EXTRACT »
When Desoto explored the southern US, he found no one. Just village after village empty for years, with the pots still beside the fire. Tuberculosis was the probable agent, except for that one tribe in New England. The tribe that saved the Pilgrims from having to eat their shoes. This is an over simplification, but the facts do support it.
Steph, I wish you and yours, a great Thanksgiving.
Dean
Thank you for the greater detail in history. It may have been the Pequots who were massacred and actually commemorated by the Governor by the very first Thanksgiving proclamation that went extinct. But, I did not tell the students that. After all, they are high school students. I try to walk a fine line.
The truth of it is contained in Jered Diamond's book about the influence on human history of microbes. (I'm trying to make a gallette tonight or I would provide a link or at least a title. heheh) A dieoff preceeded the Europeans' advance.
What I am hoping is that they will use the club to do research on their own for extra credit in some of their classes. I'm curious to see what they can come up with. It's a good mix.
Thanks. Yeah, it is real informal and feels safe to them. We all sit around the same table. It is a very diverse group.
I introduced my last year's students as 'elders' in the club, in place of officers. Told them to use it on scholarship applications.
Have a lovely day tomorrow! Call me--we will be home. Love you.
rated
xo
Happy Thanksgiving Steph.
Peace,
Greg
Thanks for the Thanksgiving wish. Me to yours as well. Been a great day so far.
Uk,
Thanks for your comments. Would like to see some posts about these times in your life. My aunt who is 90 remembers the Sioux in South Dakota and, looking back, she feels sorry for how their lives were taken away from them.
It should be interesting this year. I want to bring some balance in with our Oregon tribes--nine in all--and doing quite well in terms of soveriegnty and solvency. Like to teach about the indigenous people who were here and, perhaps, know the ghosts whom we may bump into as we walk the woods.
Peace,
Suzy
I will keep posting on this club as it goes along. No indigenous blood in my actual veins, but it does run in my virtual veins.
That was very interesting indeed.
Now, I trust Bill's judgment. He is a fine man. Besides comparing me to Hitler...
I was just thinking of you yesterday and here you are! Would not like losing you to other more interesting people elsewhere and want to know what you have been up to!
Rob,
Thank you for gracing my page with your comments. (And I mean it!) Bill is one of the first friends I made here--kind and expansive heart to that man! I guess I should let him know that I quoted him--I know finding my own quote in ranting boomer's recent post was a strange (yet wonderful) experience for me. Love your avatar--so expressive of you--whimsical and intelligent.
Rated (earlier today)
Thank you, Steph, for the most awesome compliment. I think of you as a fine friend as well, and I am thrilled that there is someone out there who is actually teaching kids what really happened, and not the sanitized version that appears in so many school texts.
Indeed, you are doing great work. I am proud to know you, lady.
I was glad that you returned to tell me your thoughts.--that's a true friend. It was really a good reminder as I tend to charge ahead.
Hey, the new OS comment story is a hit already, I see! Such fun...
David,
Thanks for dropping by. Have a piece of frybread--there's plenty. I have such a lot of unrelated facts and ideas floating around my head that I have difficulty finding a home for them. Like giving away kittens... The club is one place, and OS is the other where I can shoo them out the door.

DATA ENTRIES »
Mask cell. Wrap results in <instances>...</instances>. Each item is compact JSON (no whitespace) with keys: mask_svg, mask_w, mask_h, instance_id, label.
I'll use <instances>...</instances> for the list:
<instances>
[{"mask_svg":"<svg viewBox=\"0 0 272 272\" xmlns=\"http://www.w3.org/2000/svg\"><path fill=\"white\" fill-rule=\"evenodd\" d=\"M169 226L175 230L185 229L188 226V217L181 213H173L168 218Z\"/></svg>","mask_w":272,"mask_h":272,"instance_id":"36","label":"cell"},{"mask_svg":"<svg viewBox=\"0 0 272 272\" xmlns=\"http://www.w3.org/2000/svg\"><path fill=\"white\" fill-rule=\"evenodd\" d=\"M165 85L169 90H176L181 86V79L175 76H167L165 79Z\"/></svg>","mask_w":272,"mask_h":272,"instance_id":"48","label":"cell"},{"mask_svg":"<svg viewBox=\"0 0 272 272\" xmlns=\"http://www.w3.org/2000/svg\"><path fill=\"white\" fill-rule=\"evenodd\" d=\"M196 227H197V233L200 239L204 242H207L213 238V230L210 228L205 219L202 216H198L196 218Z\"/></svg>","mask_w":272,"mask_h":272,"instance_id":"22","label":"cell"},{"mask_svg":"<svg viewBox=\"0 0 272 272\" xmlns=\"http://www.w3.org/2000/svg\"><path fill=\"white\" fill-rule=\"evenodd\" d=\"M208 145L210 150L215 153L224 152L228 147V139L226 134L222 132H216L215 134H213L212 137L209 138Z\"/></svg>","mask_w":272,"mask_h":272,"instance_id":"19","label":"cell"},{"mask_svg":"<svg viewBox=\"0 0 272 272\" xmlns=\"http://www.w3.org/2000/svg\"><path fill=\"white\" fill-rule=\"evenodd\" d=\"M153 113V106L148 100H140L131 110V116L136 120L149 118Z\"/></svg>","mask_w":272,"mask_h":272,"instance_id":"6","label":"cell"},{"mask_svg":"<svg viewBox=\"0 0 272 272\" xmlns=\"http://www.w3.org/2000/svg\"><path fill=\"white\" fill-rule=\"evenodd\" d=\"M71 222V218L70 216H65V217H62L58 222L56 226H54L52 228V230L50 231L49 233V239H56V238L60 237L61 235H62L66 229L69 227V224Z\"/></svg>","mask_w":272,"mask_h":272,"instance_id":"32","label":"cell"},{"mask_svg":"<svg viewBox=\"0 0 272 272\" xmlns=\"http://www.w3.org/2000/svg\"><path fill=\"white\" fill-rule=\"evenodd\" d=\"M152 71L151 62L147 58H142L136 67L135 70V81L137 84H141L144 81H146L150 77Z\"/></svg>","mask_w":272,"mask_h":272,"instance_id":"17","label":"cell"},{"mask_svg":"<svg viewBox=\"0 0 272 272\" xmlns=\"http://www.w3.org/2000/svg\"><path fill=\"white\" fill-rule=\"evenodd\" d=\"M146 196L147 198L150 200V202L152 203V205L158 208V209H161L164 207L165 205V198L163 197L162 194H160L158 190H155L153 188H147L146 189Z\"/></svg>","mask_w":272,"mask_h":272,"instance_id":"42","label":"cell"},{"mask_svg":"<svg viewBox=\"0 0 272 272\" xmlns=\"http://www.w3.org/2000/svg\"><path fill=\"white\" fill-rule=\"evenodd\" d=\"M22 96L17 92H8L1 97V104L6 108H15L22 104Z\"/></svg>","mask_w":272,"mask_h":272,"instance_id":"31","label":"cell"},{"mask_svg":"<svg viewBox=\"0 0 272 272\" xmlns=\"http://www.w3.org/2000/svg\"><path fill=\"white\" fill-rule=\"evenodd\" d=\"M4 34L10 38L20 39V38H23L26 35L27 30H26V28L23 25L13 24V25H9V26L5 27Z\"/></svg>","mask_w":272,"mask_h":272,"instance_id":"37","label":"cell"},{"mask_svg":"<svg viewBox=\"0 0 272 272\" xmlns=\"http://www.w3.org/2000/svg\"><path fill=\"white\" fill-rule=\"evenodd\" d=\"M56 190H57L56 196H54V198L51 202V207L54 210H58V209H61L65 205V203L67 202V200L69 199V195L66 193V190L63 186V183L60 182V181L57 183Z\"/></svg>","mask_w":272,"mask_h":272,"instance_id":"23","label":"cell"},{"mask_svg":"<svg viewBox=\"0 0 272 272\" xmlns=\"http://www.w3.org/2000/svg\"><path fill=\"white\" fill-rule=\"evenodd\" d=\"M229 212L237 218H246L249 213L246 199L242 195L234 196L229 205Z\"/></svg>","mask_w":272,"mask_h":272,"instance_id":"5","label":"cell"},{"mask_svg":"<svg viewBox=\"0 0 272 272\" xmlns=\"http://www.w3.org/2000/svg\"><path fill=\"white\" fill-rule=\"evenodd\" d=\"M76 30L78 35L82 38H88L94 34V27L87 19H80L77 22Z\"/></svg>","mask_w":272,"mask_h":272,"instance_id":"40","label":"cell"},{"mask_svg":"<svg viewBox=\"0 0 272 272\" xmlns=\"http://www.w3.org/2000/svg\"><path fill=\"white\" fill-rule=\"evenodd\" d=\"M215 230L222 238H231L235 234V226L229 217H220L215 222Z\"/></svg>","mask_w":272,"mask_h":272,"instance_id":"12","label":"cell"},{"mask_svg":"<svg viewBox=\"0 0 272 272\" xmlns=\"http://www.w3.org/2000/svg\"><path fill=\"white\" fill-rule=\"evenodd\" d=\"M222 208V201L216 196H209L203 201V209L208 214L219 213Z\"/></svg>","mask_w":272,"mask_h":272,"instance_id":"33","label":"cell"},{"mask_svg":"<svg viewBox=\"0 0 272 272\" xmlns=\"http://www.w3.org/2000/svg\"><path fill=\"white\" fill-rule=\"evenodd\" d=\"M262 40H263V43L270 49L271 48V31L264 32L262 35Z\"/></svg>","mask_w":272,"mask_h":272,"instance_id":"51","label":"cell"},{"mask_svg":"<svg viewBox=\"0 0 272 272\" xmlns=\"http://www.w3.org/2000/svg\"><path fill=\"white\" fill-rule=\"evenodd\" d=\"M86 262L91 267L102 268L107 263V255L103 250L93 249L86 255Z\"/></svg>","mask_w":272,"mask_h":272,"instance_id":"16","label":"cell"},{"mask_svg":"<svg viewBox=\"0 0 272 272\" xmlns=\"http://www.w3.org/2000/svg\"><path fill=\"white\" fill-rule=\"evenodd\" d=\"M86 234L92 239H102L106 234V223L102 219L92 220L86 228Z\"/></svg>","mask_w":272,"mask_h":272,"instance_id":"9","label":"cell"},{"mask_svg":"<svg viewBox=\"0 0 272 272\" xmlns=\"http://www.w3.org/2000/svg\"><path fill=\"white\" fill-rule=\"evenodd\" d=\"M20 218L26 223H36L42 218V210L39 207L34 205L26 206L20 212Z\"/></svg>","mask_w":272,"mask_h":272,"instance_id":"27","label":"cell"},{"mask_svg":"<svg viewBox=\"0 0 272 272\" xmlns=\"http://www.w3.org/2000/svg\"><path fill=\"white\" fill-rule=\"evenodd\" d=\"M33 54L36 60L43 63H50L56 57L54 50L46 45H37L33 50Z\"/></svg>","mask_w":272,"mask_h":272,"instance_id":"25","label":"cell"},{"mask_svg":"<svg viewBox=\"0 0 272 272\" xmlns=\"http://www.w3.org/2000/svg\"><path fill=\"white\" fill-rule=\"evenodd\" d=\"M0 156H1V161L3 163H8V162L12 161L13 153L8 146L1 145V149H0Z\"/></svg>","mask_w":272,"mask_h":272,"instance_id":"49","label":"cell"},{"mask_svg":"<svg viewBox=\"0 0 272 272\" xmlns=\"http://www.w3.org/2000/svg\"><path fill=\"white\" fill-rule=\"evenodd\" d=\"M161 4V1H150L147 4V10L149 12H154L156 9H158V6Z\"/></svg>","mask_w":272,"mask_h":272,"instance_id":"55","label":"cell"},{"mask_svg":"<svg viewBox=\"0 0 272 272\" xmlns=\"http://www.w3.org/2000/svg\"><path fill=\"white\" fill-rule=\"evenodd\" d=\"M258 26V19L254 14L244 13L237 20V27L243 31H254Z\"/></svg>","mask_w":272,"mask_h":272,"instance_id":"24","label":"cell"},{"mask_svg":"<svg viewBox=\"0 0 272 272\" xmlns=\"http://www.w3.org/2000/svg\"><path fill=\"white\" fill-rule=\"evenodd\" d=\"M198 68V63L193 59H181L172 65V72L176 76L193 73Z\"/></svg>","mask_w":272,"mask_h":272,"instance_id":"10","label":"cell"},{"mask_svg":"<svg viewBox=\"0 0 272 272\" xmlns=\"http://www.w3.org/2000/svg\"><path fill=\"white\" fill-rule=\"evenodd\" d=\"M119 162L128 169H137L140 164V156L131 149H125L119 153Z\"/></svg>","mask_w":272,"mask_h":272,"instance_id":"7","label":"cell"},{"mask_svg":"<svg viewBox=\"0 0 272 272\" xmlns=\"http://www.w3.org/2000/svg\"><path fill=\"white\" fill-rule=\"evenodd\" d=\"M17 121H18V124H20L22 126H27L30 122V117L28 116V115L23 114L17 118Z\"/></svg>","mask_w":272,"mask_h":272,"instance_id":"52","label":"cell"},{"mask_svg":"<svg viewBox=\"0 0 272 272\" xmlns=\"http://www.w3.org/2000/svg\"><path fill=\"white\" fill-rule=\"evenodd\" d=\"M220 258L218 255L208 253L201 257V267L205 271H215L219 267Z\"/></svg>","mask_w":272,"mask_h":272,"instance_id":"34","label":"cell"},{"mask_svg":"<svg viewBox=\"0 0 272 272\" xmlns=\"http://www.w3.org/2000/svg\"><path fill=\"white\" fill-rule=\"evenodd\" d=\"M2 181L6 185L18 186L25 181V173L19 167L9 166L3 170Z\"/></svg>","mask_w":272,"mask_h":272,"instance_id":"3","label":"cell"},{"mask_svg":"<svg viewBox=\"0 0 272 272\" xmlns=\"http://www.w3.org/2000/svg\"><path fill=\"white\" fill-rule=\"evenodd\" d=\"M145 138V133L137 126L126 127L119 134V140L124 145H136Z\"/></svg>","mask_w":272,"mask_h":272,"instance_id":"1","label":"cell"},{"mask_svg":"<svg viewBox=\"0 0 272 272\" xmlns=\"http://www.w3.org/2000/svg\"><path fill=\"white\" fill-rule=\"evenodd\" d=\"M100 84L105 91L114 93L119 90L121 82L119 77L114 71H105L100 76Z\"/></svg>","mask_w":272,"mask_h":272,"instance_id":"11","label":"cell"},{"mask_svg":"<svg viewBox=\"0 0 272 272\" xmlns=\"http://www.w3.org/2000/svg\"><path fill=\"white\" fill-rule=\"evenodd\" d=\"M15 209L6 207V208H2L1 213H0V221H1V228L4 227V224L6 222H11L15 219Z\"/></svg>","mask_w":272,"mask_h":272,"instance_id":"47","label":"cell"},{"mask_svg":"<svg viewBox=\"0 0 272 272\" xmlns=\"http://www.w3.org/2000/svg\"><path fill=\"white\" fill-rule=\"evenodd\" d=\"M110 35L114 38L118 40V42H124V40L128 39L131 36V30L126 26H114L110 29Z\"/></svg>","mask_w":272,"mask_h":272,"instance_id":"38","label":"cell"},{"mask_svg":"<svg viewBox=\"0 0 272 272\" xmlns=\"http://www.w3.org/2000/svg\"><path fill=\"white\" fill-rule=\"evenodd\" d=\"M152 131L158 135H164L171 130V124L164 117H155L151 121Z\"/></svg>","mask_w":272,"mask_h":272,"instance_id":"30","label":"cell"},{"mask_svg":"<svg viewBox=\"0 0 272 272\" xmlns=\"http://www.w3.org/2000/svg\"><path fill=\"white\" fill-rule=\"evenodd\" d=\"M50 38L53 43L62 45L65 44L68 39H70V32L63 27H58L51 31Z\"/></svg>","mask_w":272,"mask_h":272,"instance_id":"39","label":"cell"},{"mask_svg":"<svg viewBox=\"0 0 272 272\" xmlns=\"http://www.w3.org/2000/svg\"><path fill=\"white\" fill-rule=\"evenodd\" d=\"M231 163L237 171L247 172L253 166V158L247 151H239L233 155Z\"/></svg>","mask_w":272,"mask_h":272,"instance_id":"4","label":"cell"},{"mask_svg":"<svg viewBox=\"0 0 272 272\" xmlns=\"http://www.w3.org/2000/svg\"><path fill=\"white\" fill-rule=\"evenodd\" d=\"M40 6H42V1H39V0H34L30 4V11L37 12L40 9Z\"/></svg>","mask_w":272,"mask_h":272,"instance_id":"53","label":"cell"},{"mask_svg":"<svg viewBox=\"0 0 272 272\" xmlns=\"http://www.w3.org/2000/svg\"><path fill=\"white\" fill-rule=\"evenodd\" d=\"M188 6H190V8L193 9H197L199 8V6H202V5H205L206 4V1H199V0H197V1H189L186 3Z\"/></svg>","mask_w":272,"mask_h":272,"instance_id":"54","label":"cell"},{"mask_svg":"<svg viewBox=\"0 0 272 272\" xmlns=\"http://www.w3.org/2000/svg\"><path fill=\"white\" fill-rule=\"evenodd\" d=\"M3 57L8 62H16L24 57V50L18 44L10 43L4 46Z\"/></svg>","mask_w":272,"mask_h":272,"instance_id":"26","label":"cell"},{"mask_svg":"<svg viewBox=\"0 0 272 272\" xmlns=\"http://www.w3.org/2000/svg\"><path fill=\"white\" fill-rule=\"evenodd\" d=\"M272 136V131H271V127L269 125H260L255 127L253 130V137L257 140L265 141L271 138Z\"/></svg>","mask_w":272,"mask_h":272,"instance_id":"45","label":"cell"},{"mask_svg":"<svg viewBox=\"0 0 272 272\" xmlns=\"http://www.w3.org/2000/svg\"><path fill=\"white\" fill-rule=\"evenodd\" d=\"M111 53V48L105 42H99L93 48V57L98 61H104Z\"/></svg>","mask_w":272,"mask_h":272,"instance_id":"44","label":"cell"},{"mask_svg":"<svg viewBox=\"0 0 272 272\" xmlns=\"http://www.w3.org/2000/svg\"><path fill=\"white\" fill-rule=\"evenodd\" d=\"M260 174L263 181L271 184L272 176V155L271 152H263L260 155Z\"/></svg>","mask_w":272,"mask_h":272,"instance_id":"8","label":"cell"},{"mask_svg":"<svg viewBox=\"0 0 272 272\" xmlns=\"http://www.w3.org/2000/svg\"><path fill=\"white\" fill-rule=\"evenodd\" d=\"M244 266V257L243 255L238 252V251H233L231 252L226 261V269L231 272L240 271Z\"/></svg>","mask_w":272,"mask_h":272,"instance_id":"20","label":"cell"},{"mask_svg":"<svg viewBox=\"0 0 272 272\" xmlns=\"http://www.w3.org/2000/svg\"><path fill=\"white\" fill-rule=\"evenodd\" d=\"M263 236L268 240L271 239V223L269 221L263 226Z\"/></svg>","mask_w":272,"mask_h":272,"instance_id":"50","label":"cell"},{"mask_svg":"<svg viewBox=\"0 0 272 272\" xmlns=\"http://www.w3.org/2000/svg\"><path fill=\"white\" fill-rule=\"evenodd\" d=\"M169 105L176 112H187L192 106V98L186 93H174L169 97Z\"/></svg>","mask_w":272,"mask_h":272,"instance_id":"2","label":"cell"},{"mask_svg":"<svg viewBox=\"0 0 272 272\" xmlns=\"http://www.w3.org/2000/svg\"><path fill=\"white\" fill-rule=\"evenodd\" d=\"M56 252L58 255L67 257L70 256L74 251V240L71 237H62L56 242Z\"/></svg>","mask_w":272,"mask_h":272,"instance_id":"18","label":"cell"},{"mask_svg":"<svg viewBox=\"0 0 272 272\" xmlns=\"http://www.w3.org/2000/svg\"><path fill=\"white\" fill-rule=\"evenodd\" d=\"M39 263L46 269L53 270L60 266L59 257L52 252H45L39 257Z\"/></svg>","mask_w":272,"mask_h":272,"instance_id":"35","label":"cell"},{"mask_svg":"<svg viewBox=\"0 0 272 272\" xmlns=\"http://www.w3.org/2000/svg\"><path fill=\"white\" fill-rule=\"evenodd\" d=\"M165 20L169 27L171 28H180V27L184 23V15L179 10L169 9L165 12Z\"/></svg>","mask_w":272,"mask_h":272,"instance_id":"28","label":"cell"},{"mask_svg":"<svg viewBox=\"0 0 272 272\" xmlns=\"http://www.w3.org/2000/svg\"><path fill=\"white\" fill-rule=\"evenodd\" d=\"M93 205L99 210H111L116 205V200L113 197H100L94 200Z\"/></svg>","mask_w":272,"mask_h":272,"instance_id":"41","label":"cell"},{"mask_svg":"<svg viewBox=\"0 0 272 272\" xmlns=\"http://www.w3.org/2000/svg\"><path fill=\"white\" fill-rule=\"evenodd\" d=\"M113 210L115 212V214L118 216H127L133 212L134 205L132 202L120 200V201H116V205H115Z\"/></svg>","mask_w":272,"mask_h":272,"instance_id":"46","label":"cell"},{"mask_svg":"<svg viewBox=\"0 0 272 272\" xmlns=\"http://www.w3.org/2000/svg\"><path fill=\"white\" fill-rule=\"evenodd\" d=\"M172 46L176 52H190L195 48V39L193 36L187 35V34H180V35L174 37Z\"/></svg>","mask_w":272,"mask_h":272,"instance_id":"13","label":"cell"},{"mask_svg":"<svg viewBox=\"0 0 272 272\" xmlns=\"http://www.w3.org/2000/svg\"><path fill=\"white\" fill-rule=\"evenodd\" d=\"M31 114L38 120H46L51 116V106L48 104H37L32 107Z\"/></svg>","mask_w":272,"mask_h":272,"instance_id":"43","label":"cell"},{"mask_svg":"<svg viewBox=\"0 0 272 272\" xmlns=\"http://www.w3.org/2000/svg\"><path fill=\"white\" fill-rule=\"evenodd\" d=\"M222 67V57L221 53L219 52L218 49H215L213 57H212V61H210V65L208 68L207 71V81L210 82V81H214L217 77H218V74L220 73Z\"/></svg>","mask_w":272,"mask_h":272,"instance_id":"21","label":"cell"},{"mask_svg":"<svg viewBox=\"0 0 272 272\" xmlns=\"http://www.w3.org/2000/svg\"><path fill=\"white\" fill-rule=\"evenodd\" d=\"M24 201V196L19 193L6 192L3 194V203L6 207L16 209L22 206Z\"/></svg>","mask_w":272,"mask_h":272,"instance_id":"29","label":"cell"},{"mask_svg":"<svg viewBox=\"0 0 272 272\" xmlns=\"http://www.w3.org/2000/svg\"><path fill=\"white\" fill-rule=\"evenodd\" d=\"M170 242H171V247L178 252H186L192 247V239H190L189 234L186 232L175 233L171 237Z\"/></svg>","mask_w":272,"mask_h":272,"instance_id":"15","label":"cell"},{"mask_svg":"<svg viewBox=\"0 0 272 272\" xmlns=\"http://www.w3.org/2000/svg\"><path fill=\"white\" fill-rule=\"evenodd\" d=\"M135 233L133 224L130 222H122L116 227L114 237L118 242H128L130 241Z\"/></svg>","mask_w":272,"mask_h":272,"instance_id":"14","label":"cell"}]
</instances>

PROBLEMS AND TASKS »
A. Set down word for word the part of the comment thread that opens with the words containing "What I am hoping" and closes with "day so far.".
B. In the comment thread, why did the writer who mentions the Pequots decide not to tell the students about them?
C. According to the comment thread, how many Oregon tribes are there?

RESULTS FOR THE EXERCISE »
A.
What I am hoping is that they will use the club to do research on their own for extra credit in some of their classes. I'm curious to see what they can come up with. It's a good mix.
Thanks. Yeah, it is real informal and feels safe to them. We all sit around the same table. It is a very diverse group.
I introduced my last year's students as 'elders' in the club, in place of officers. Told them to use it on scholarship applications.
Have a lovely day tomorrow! Call me--we will be home. Love you.
rated
xo
Happy Thanksgiving Steph.
Peace,
Greg
Thanks for the Thanksgiving wish. Me to yours as well. Been a great day so far.

B. The writer held back because the students are high school students, and the writer tries to walk a fine line.

C. Nine.